Soon after, Eddowes was granted sick furlough and retired to Ireland where the family lived in 35 Park Avenue in Sandymount, Dublin. It was here that Surgeon Major William Eddowes died in January 1880.  He was only 52 and left behind a young widow and two-year-old son.  The grieving Grace Agnes Annette’s words on her husband’s grave in Deansgrange Cemetery said it all . . .

There is a bittersweet post script to Eddowes’ story – in September of 1880, Grace gave birth to their second son, Henry Cyril.
Soon after, she took the boys to England and settled in Bedford. In 1891 she applied for debtor’s discharge and appeared under Notices of Intended Dividends until 1900. She probably died after that but it is not known where she is buried.
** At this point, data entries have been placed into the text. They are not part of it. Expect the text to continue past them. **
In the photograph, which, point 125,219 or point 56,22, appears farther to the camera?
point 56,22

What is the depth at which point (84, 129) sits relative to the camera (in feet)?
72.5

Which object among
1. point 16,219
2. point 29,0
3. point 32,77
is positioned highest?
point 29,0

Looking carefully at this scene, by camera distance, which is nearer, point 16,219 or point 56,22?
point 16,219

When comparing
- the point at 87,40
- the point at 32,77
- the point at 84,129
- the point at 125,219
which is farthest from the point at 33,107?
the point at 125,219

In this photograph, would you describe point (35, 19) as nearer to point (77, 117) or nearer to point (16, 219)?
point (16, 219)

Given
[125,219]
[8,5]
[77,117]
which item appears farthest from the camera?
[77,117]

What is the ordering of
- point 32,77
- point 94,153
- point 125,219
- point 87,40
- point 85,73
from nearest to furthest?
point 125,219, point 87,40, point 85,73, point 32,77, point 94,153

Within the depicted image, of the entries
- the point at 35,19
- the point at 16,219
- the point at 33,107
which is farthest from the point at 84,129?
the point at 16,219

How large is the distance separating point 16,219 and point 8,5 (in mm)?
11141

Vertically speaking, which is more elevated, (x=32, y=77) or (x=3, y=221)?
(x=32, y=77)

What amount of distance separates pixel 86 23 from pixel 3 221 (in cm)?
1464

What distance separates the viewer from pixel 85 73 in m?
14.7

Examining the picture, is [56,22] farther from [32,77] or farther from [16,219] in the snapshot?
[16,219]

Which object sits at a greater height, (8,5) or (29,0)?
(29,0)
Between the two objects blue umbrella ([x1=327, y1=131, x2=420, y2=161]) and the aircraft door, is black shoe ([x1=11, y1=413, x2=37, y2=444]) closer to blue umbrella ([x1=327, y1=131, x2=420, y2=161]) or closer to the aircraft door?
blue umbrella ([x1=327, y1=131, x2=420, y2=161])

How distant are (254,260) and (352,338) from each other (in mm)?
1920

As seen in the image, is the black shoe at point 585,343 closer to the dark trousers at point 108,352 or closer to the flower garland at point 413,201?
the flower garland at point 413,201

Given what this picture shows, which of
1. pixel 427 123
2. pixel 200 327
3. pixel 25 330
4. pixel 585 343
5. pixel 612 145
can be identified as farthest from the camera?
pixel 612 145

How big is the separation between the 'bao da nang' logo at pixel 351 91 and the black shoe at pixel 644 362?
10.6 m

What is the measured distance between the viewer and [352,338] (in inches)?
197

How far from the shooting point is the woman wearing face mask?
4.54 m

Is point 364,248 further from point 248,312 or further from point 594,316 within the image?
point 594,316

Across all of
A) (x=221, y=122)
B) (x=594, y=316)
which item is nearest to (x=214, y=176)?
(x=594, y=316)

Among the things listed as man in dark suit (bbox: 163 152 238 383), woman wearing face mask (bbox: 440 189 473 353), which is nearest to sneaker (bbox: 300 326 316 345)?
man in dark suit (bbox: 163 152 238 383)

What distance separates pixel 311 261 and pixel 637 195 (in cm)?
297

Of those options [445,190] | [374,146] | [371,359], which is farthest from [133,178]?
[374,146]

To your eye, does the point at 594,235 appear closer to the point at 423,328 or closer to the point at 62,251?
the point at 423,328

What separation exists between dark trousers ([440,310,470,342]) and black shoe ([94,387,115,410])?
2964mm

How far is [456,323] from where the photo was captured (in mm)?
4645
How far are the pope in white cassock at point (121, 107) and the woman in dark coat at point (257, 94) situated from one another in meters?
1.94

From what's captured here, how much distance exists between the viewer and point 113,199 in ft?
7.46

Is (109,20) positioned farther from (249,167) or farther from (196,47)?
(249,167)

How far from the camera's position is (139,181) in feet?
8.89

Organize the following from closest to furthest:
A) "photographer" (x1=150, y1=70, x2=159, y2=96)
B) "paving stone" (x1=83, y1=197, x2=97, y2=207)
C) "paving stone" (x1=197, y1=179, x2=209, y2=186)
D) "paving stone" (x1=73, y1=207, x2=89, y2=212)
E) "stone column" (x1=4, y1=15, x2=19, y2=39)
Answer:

I shall continue the Eddowes story with the sons, one of whom had a military career more remarkable than his father’s.


In the best of Indian traditions, PO Gurkhas underwent many reincarnations (although it had nothing to do with Karma). Raised in 1815 as the Sirmoor Battalion, by 1825 it was parading first as 8th (Sirmoor) Local Battalion, (‘local’ being a euphemism for ‘irregular’) and then 6th.

It saw action in the Maratha and Sikh wars. In the Indian Mutiny of 1857, it fought in Delhi alongside the 60th Rifles and Corps of Guides Infantry. The regiment’s loyalty to the British during the Mutiny won it the honour of becoming the Sirmoor Rifle Regiment and its sepoys were elevated to ‘riflemen’.

In 1861 it was re-titled 2nd Gurkha (Sirmoor Rifle) Regiment. Fifteen years later, the regiment acquired a royal connection and became 2nd (Prince of Wales Own) Gurkha Regiment, with the future King Edward VII as its Colonel-in-Chief.